**Document segment:**
^^^^^^^^

# Merry Christmas ChefTalk!!!!



## cakerookie (Sep 10, 2005)

Just in case I do not get back around here for another year just want to wish everyone here at ChefTalk a Merry Christmas have not been here for a while.

Happy Holidays
Rook


----------



## quinn01 (Apr 22, 2006)

Thanks man, Same to you and your family! 


Happy Holidays Everyone!


----------



## bombayben (Aug 23, 2007)

Merry Christmas and a Fantastic New year to everyone at Cheftalk - have a very happy holiday!!
:beer::bounce::chef:!!!!!


----------



## allie (Jul 21, 2006)

I wish you all a very Merry Christmas! Hope the coming year is filled with health and happiness for you and yours.


----------



## botanique (Mar 23, 2005)

I wish you all warmth, kindness, and comfort. I hope the next year provides what you need to make your wishes come true. Thank you, CT family, for always being there. Cheers! Stevie


----------



## headless chicken (Apr 28, 2003)

Merry Christmas, Happy New Year, Happy Holidays too all. Party hard, eat lots, don't drink and drive.


----------



## salliem (Nov 3, 2006)

Wishing everyone here a very Merry Christmas & Happy New Year!:smiles:


----------



## oldschool1982 (Jun 27, 2006)




----------



## ghettoracingkid (Feb 19, 2007)

^^^^^^^^

**Material shown:**

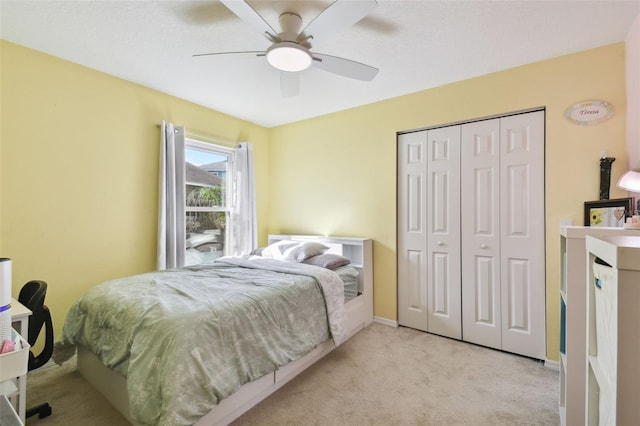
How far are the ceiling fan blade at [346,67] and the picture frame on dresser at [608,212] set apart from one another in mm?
1850

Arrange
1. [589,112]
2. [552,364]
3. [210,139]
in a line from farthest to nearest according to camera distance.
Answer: [210,139]
[552,364]
[589,112]

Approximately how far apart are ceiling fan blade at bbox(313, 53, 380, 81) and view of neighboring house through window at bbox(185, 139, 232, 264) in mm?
2096

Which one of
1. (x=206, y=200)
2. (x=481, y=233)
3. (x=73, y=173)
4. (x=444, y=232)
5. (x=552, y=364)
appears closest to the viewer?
(x=552, y=364)

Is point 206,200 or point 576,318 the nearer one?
point 576,318

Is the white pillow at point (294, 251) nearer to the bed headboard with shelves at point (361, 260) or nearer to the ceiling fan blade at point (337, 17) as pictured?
the bed headboard with shelves at point (361, 260)

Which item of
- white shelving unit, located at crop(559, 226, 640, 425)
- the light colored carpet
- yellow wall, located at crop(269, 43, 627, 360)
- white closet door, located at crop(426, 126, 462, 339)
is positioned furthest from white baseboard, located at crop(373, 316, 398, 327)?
white shelving unit, located at crop(559, 226, 640, 425)

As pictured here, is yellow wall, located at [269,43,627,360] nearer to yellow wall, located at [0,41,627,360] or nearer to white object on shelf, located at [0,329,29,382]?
yellow wall, located at [0,41,627,360]

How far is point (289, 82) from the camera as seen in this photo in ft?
7.70

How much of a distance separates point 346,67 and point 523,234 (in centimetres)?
209

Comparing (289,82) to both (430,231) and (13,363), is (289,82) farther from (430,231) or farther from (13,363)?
(13,363)

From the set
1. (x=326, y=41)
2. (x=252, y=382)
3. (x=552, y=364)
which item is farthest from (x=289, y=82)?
(x=552, y=364)

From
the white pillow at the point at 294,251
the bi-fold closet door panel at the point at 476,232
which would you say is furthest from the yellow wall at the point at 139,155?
the white pillow at the point at 294,251

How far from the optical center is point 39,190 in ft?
7.76

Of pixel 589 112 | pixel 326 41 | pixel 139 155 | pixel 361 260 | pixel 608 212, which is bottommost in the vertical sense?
pixel 361 260
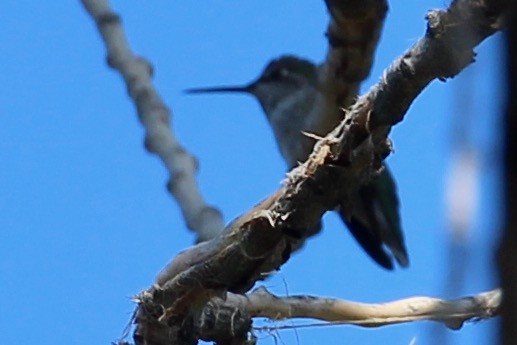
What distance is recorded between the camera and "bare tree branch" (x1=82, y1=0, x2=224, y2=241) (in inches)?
55.2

^^^^^^^^

**Tasks to complete:**
(1) Write out the part of the ChefTalk holiday greetings thread from "Just in case" up to and including "(Apr 22, 2006)", word for word.
(2) Answer these questions about the ChefTalk holiday greetings thread:
(a) What name does cakerookie sign the first post with?
(b) What name does botanique sign off with?
(c) What does headless chicken say not to do?
(3) Carry on the ChefTalk holiday greetings thread from the point where it ends.
The lines above have no connection to the ChefTalk holiday greetings thread.

**The replies:**
(1)
Just in case I do not get back around here for another year just want to wish everyone here at ChefTalk a Merry Christmas have not been here for a while.

Happy Holidays
Rook


----------



## quinn01 (Apr 22, 2006)

(2)
(a) Rook
(b) Stevie
(c) Drink and drive

(3)
merry christmas all


----------



## nicko (Oct 5, 2001)

Merry Christmas!


----------



## deltadoc (Aug 15, 2004)

Yeah, Happy New Year too!

Just curious again, wasn't Nicko the girl that sang with Velvet Underground? How is it properly pronounced? Nick'-oh or neek'-oh? or? 

doc


----------



## gummy-bear (Oct 27, 2007)

Merry Holidays Everybody. 
So, how many cookbooks did everyone get this season?


----------



## chrose (Nov 20, 2000)

Sorry I'm so late to the party.......:beer: Too much Carolans, B&B, Port, Pomerol, etc. etc, etc.

Have a happy, happy and safe one everybody! Cheers to all! :beer::beer::beer:


----------



## cape chef (Jul 31, 2000)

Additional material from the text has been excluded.